Question

Evaluate the following integral : $\int\limits_{0}^{\dfrac{\pi }{2}}{{{\sin }^{3}}xdx}$

Answer 1

Hint: Convert \[{{\sin }^{2}}x=1-{{\cos }^{2}}x\]${{\sin }^{3}}x=\sin x\left( 1-{{\cos }^{2}}x \right)$and solve as two separate integrals and later add it.

Complete step-by-step answer:

We are given the following definite integral to evaluate,

$\int\limits_{0}^{\dfrac{\pi }{2}}{{{\sin }^{3}}xdx}$

Now, let’s consider the integral as ‘I’.

So,

I=$\int\limits_{0}^{\dfrac{\pi }{2}}{{{\sin }^{3}}xdx}$

Now, we will transform I as,

We know that, \[{{\sin }^{2}}x=1-{{\cos }^{2}}x\]

$I=\int\limits_{0}^{\dfrac{\pi }{2}}{\sin x\left( 1-{{\cos }^{2}}x \right)}dx$

\[\Rightarrow I=\int\limits_{0}^{\dfrac{\pi }{2}}{(\sin x-\sin x{{\cos }^{2}}x})dx\]

\[\Rightarrow I=\int\limits_{0}^{\dfrac{\pi }{2}}{(\sin x)+\int\limits_{0}^{\dfrac{\pi }{2}}{(-\sin x)}{{\cos }^{2}}x}dx\]

Let \[I=A+B\] where,

\[A=\int\limits_{0}^{\dfrac{\pi }{2}}{(\sin x)}\]

\[B=\int\limits_{0}^{\dfrac{\pi }{2}}{(-\sin x)}{{\cos }^{2}}xdx\]

In B, let \[\cos x\]=t. So, \[(-\sin x)dx=dt\]

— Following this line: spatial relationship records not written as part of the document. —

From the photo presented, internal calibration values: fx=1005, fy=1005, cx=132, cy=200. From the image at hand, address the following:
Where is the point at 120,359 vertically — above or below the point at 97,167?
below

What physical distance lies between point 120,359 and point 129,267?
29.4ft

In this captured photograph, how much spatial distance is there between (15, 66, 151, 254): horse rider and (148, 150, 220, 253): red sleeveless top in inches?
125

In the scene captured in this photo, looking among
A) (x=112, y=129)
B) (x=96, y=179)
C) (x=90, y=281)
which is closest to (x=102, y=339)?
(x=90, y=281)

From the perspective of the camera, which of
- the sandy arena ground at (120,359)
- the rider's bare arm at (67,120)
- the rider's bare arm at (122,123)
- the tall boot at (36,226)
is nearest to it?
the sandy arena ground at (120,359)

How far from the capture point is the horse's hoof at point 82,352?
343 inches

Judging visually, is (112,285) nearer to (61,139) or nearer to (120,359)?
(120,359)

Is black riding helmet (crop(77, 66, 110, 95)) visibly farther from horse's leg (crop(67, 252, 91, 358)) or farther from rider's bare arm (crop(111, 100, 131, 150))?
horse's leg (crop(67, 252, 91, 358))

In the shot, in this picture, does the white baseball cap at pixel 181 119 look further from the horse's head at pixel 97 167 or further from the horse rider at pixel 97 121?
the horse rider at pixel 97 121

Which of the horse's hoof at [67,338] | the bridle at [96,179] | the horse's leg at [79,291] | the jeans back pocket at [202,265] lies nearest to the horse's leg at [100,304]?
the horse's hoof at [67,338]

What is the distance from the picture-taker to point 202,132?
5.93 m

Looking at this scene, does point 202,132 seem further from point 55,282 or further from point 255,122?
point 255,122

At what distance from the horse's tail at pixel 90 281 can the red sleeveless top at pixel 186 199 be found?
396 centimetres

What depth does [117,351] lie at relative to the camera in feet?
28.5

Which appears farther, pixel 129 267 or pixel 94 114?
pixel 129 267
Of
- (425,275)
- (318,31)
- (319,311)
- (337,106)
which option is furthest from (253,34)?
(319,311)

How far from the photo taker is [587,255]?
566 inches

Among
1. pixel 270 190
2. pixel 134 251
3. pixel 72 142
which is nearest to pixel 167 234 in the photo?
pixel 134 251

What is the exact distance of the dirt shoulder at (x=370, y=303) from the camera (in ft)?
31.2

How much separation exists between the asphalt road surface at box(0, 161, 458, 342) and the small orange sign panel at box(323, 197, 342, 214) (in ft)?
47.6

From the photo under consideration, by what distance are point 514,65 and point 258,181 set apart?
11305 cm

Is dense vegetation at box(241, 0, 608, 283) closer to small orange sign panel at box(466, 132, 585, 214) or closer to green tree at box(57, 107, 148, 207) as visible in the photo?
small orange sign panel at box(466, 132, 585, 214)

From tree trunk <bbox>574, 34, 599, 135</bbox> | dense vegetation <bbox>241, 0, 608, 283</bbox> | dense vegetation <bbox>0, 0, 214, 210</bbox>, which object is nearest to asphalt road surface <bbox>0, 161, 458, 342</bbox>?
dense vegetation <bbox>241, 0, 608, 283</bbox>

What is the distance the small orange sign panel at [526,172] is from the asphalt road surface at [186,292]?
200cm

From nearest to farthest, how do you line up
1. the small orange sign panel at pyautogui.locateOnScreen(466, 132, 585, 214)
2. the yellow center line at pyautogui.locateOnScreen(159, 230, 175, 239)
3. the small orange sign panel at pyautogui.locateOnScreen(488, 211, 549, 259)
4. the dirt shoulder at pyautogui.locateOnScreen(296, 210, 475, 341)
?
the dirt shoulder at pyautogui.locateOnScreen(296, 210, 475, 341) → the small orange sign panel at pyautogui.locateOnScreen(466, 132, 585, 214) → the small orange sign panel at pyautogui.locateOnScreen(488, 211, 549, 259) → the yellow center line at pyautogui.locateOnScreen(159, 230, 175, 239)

\[B=\int{{{t}^{2}}dt}=\dfrac{{{t}^{3}}}{3}=\dfrac{{{\cos }^{3}}x}{3}\]

Now,

\[I=-\cos x+\dfrac{{{\cos }^{3}}x}{3}\]

Now, we will apply the given limits,

\[\left[ -\cos x+\dfrac{{{\cos }^{3}}x}{3} \right]_{0}^{\dfrac{\pi }{2}}\]

\[\begin{align}

  & =\left[ -\cos \dfrac{\pi }{2}+\dfrac{{{\cos }^{3}}\dfrac{\pi }{2}}{3} \right]-\left[ -\cos 0+\dfrac{{{\cos }^{3}}0}{3} \right] \\

 & =0-\left[ -1+\dfrac{1}{3} \right]=1-\dfrac{1}{3}=\dfrac{2}{3} \\

\end{align}\]

So, the answer is \[\dfrac{2}{3}\].

Note: While solving the definite integral students must carefully apply the limits after simplifying the given integral and do calculations carefully to avoid error in answer.